EXERCISE GOAL: Carry on writing the OpenAI model configuration page from the point where it stops.

PROVIDED TEXT:
Back to Chatgpt On Wechat

OpenAI

docs/en/models/openai.mdx

2.0.93.1 KB
Original Source

OpenAI offers the most complete coverage and can simultaneously serve text chat, vision understanding, image generation, speech-to-text (ASR), text-to-speech (TTS), and embedding. A single open_ai_api_key lets the Agent use all of these capabilities.

<Tip> All capabilities below can be configured in one place via the "Model Management" page in the Web Console, with no need to manually edit the configuration file. </Tip>

Text Chat

json
{
  "model": "gpt-5.5",
  "open_ai_api_key": "YOUR_API_KEY",
  "open_ai_api_base": "https://api.openai.com/v1"

DATA LISTING:
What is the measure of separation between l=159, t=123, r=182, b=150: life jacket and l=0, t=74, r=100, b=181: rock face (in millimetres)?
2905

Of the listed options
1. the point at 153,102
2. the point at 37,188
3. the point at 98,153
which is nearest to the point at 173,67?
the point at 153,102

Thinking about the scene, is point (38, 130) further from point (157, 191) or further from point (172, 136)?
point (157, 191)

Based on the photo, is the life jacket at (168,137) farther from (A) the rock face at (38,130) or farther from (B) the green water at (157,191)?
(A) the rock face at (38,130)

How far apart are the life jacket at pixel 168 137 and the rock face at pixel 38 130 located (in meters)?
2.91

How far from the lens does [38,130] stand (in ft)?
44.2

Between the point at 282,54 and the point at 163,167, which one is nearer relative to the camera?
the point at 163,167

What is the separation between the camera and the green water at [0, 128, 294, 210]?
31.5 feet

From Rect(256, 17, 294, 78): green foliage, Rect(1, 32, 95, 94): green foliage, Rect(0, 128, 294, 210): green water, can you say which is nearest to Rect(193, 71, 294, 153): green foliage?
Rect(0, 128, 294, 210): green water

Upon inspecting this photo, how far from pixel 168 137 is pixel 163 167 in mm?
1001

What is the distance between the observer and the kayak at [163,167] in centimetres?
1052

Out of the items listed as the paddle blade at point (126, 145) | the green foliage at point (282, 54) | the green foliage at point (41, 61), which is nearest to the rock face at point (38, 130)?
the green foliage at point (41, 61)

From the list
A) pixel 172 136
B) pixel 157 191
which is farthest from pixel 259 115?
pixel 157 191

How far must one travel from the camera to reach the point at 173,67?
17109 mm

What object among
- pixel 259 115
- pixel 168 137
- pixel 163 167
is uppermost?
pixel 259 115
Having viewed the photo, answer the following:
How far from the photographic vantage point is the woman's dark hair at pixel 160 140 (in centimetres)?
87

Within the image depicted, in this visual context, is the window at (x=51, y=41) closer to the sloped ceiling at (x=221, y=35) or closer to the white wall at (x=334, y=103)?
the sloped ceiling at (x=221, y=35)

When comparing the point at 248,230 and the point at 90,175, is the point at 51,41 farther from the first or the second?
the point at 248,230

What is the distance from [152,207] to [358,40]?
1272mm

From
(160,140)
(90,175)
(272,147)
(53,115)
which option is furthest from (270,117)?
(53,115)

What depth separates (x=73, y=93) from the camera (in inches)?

RESULT OF THE TASK:
}
ParameterDescription
modelSame as OpenAI's model parameter; supports gpt-5.5, gpt-5.4, gpt-5.4-mini, gpt-5.4-nano, the gpt-5 series, gpt-4.1, the o-series, etc. Agent mode defaults to gpt-5.5; use gpt-5.4 for better cost-efficiency
open_ai_api_keyCreate one on the OpenAI Platform
open_ai_api_baseOptional; change it to access a third-party proxy
bot_typeNot required when using OpenAI's official models; set to openai when accessing other vendors via the compatible protocol

Image Understanding

OpenAI models like gpt-5.5, gpt-5.4, gpt-4o, and gpt-4.1 natively support vision. Once open_ai_api_key is configured, the Agent's Vision tool automatically uses the main model to recognize images. If the main model does not support vision or you want to specify it explicitly, set it in the configuration file:

json
{
  "tools": {
    "vision": {
      "model": "gpt-5.4-mini"
    }
  }
}

Supported Vision models: gpt-5.5, gpt-5.4, gpt-5.4-mini, gpt-5.4-nano, gpt-5, gpt-4.1, gpt-4.1-mini, gpt-4o.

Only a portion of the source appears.